In order to
build a successful product, you have to eventually find a scalable and repeatable
way to reach customers.
There is an implicit expectation that customer
development will uncover that path to customers.
My experience (with web based
products) has been that it’s not as much the uncovering of the path but the building of the path that is troublesome.
Some paths are obvious but hard, such as those
built on referrals (word of mouth), SEO, etc.
It’s comparatively a lot easier
to find 30-50 people, validate you have a problem worth solving, build a MVP,
even get them to pay you – all
of which is a false positive if it was
predicated on a customer acquisition approach that won’t scale or more
importantly be applicable to how you acquire customers in the future.
Customer Development needs to be a continuous learning process
Customer
Development is about establishing a continuous
feedback loop throughout the product development cycle. Enterprise
selling necessitates constant contact with customers throughout the customer
lifecycle.
This is NOT the case with web software. To fix this, you have to
build appropriate customer touch points in the form of ongoing usability tests,
customer feedback calls, interviews, etc.
Start building and testing a path to customers from day one
Seasoned
entrepreneurs know that building a significant enough path to customers is one
of the hardest aspects of building a successful product.
I always get at least
one question from the audience during my talks/workshops on “finding prospects”.

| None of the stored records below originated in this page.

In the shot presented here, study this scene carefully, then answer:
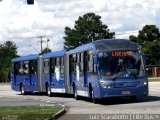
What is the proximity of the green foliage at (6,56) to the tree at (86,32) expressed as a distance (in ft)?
46.3

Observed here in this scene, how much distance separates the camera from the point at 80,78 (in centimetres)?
2959

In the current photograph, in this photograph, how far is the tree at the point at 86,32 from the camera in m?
114

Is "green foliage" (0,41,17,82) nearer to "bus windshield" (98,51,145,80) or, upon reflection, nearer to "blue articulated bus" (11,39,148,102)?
"blue articulated bus" (11,39,148,102)

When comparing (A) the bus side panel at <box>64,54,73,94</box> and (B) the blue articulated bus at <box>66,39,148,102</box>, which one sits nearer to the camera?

I used to answer this question with the canned response of “make a list of
people you know, start there, ask for referrals, interviews will reveal the
path to customers”.
Now, I slant my response more heavily towards finding
prospects by way of testing the actual channels you intend to use for reaching
your future customers.
Don’t get
me wrong. Talking to anyone is still way better than
talking to no one. If you have no idea how to
reach early prospects or if the channel takes time to build, start with your
1-degree network.
But, don’t declare Problem/Solution Fit unless you’re able to recruit a fair number of your interviewees using an
actual channel you will use.
It’s also
equally important to point out not to fall in the trap of prematurely
optimizing this channel. You may not have a problem worth solving or have to
pivot to a different customer segment. Premature optimization is a form of
waste. Your first objective should be driving just enough traffic to support
learning. During Customer Discovery, that means enough traffic to yield 30-50
interviews.
Some
examples –
1. Write a blog post that ends with a call for participation in an interview
2. Create a landing page and drive SEM traffic with a call-to-action ending in an interview (not a survey).
1. Write a blog post that ends with a call for participation in an interview
2. Create a landing page and drive SEM traffic with a call-to-action ending in an interview (not a survey).
Start building and testing your selling process as soon as possible
While
Customer Development does NOT magically scale even for Enterprise software, the
learning from the interviews can more easily be applied towards building a
repeatable and scalable direct sales process.
Selling a
product over 15-20 minutes in an interview is very different from selling a
product in 5-8 seconds on a landing page.
Again early interviews are helpful in identifying what’s
important (your unique value proposition) but you need to start testing that in
the right format (e.g. landing page) as soon as possible.
Some
examples –
Run customer interviews in a usability test format.
1. Instead of verbalizing the unique value proposition, show them a landing page and test positioning.
2. Instead of getting a letter of intent, watch them sign-up to your service and note where they get stuck.
Run customer interviews in a usability test format.
1. Instead of verbalizing the unique value proposition, show them a landing page and test positioning.
2. Instead of getting a letter of intent, watch them sign-up to your service and note where they get stuck.
Retention, not Revenue is the Ultimate Validation
Getting
paid is only the first form of validation. Providing ongoing value (as measured
by customer retention) is the ultimate validation. While this is true for both
Enterprise and web businesses, early revenue plays a bigger role towards
customer validation in Enterprise software than web software. For one, the
purchase order is a lot bigger. Also, because the sales process is a lot harder
to close, the barriers to loosing a customer are higher compared to web based
software that can be canceled at any time.
Here again,
Enterprise Software has a natural customer feedback loop built-in – in the form
of account managers whose job is to periodically ensure customer engagement and
retention are healthy. In a web based business, you have to build and monitor
that feedback loop yourself with potentially thousands of users.